Uma reforma tributária digna desse nome passaria por uma revisão de parte do contrato social. É essencial que os ricos e poderosos entendam/concordem que a sociedade que lhes proporcionou todas as possibilidades para acumulação de riquezas necessita que parte do fluxo financeiro dessa mesma acumulação retorne para que o gestor da referida sociedade, o Estado, por ela delegado, desenvolva programas em favor dos menos privilegiados, ressaltando que esses mesmos, na maioria das vezes, é que proporcionam as acumulações econômicas em favor daqueles. Seria necessária a adoção de iniciativas que transformem, ano a ano, aquele quadro ocorrido em 2015, aumentando a arrecadação dos 22,7% de tributos diretos e reduzindo a arrecadação dos tributos indiretos de 49,7%, até atingir o nível de tributação que é praticado nos países mais avançados.
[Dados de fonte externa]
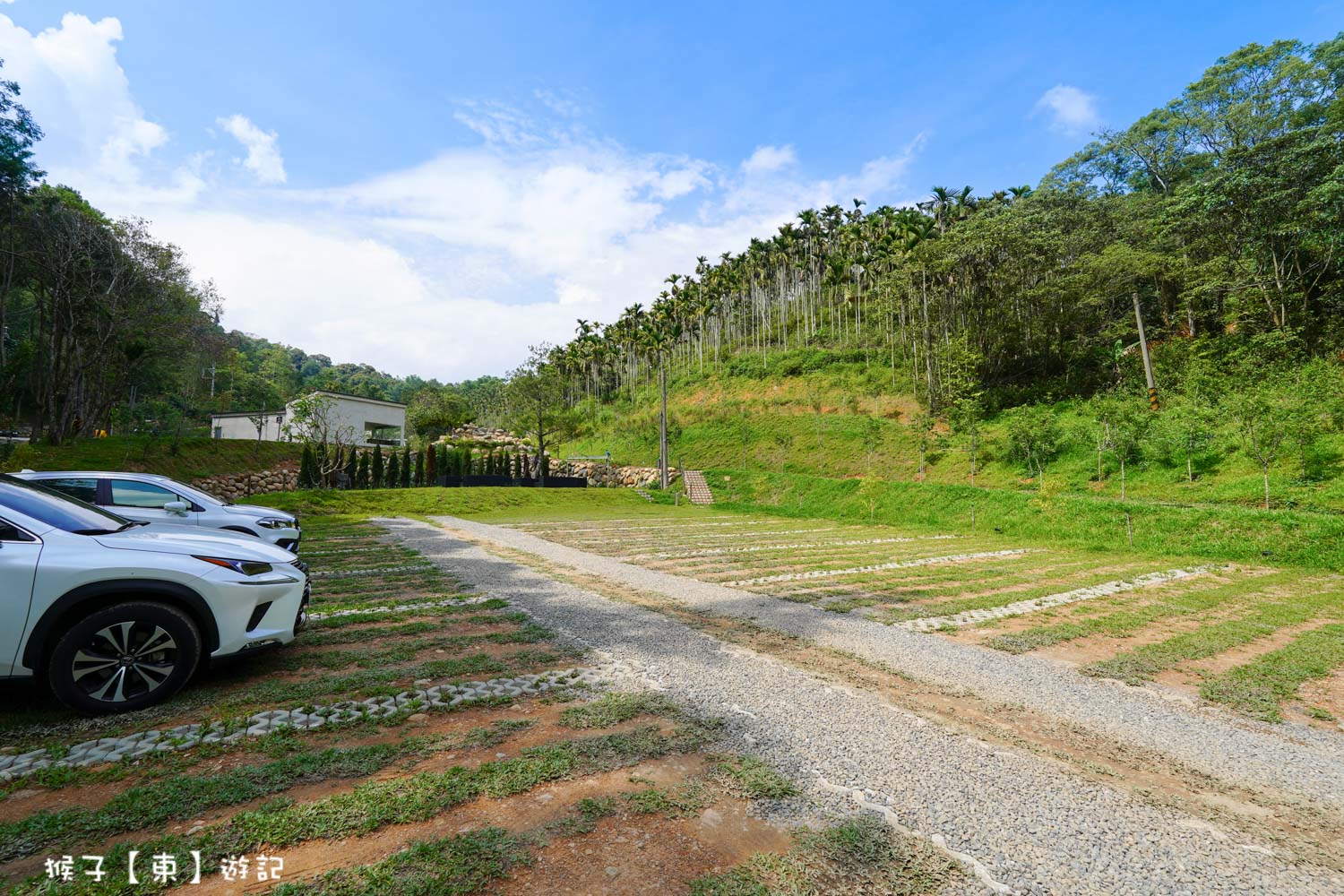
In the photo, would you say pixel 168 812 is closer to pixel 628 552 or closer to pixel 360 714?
pixel 360 714

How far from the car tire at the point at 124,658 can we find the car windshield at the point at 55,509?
703mm

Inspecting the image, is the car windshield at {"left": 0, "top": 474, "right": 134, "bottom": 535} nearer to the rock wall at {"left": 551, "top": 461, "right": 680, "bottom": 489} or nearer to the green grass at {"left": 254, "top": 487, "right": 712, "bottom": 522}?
the green grass at {"left": 254, "top": 487, "right": 712, "bottom": 522}

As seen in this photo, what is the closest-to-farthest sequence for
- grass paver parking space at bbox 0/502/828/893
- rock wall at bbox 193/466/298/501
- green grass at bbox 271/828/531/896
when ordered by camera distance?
green grass at bbox 271/828/531/896
grass paver parking space at bbox 0/502/828/893
rock wall at bbox 193/466/298/501

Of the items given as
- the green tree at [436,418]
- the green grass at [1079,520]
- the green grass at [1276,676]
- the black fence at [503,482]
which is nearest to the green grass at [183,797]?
the green grass at [1276,676]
Há que se concluir que o modelo tributário brasileiro carece sim de uma profunda reforma que busque alcançar quem de fato deve arcar com o ônus tributário, os ricos e poderosos, retirando das empresas tal obrigação que é transferida para as pessoas, via preços, sem a possibilidade da identificação das classes sociais às quais as mesmas pessoas pertencem, às vezes quando da realização de operações econômicas marcadas até por alguma perversidade social, como é o caso da cobrança de impostos nas vendas de leite, pão, arroz, feijão e açúcar a integrantes de classes sociais que estão na base da pirâmide social, pelo acionamento da tributação indireta.

Do lado da tributação direta, fala-se frequentemente no que deixa de ser recolhido em razão da não incidência tributária sobre os ganhos decorrentes de lucros e dividendos, mas não é só isso. Os rentistas brasileiros também são brandamente atingidos pelo imposto de renda, para citar outro caso tão grave quanto aquele.

Por fim, acrescente-se ainda ser absolutamente indevido imaginar que os ajustes na tributação indireta, aqui mencionados, teriam o condão de contribuir para o muito esperado crescimento econômico, como vem sendo amplamente propalado em defesa da enviesada reforma tributária.